Insiden Capitol Hill: Runtuhnya Supremasi Demokrasi
Pada 6 Januari 2021, terjadi serbuan terhadap Capitol Hill. Para pendukung Trump melakukan demonstrasi di depan gedung Kongres AS tersebut. Mereka memaksa masuk dan menggedor-gedor pintu ruangan Kongres. Rencananya saat itu Kongres akan mengukuhkan kemenangan Joe Biden sebagai presiden AS ke-46.

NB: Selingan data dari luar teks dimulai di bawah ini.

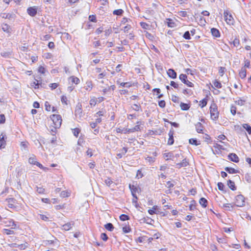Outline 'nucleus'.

Para demonstran membawa plakat bertuliskan “Trump adalah Presiden Kami”. Terjadilah bentrokan antara demonstran dengan petugas keamanan. Insiden tersebut telah menelan korban empat orang tewas. Sementara sidang Kongres ditetapkan untuk reses.
Insiden Capitol Hill ini telah membuat kaget dan syok dunia. Para pemimpin dunia seolah tidak percaya bahwa hal demikian terjadi di AS. Serangan terhadap Kongres AS bagi mereka merupakan serangan terhadap demokrasi dan nilai-nilainya. Selama ini AS menjadi model penerapan demokrasi di dunia. Akan tetapi hari ini demokrasi di AS telah mengalami kejatuhan supremasi.
Insiden 6 Januari 2021 di Capitol Hill merupakan yang terburuk sejak insiden serbuan di tahun 1812. Memang Capitol Hill ini mengalami banyak insiden. Akan tetapi insiden-insiden sebelumnya masih belum menggoyahkan posisi AS sebagai kampium demokrasi. Selama sekitar 220 tahun, Capitol Hill masih menjadi Kuil Demokrasi. Capitol Hill masih disakralkan sebagai pusat demokrasi dunia. Bila di belahan dunia lain terjadi pelanggaran terhadap demokrasi, mereka akan diingatkan untuk selalu memperbaiki kehidupan demokrasinya. AS seolah mendapat legitimasi untuk mengintervensi negara lain yang ‘kurang demokrasinya’ tersebut.
Tatkala suatu wilayah dipandang menjadi basis pertumbuhan bagi bibit otoritarianisme, AS pun tampil di wilayah tersebut bak pahlawan yang akan menyelamatkan demokrasi dan rakyat. Pada tahun 2003, dengan gagahnya AS menyerang Irak. Serangan darat yang begitu masif akhirnya mampu menjatuhkan Saddam Husein.
Begitu pula waktu terjadi Arab Spring, AS segera bergerak cepat untuk mengakhiri pemerintahan yang dipandangnya otoriter. Sebutan otoriter hanyalah basa-basi AS guna mengganti bonekanya yang sudah tidak menguntungkannya. Beberapa rejim pun tumbang berganti ke rejim lainnya. Boneka baru menggantikan boneka lainnya. Hanya saja ketika pengganti belum ditemukan, maka saat itu masih dipertahankan. Apa yang bisa kita lihat pada rejim Bashar Asad hari ini, telah membuktikannya.
Di Indonesia sendiri, pemilu 2019 menjadi pemilu paling buruk sepanjang sejarah. Sudah menelan korban ratusan nyawa petugas KPPS, terjadi juga kecurangan yang terstruktur dan masif. Sebenarnya supremasi demokrasi jauh sebelum 6 Januari sudah runtuh. Akan tetapi kuil demokrasi masih sakral. Capitol Hill masih berdiri kokoh. Capitol Hill dengan angkuhnya seolah mengatakan bahwa demokrasi adalah sistem pemerintahan yang terbaik, menghormati hak asasi manusia.
Apakah anda menilai bahwa program War on Terorisme itu sebagai hal yang wajar terjadi?
Siapapun yang jeli tentunya bisa melihat bahwa tidak ada kejujuran politik AS di dunia. Atas nama demokrasi, AS mengintervensi negara lain. Demokrasi hanyalah alat penjajahan. Bukankah AS sendiri telah melanggar nilai HAM ketika korporasi raksasanya misalnya masih bercokol di Papua mengeksploitasi puluhan tahun tambang emas?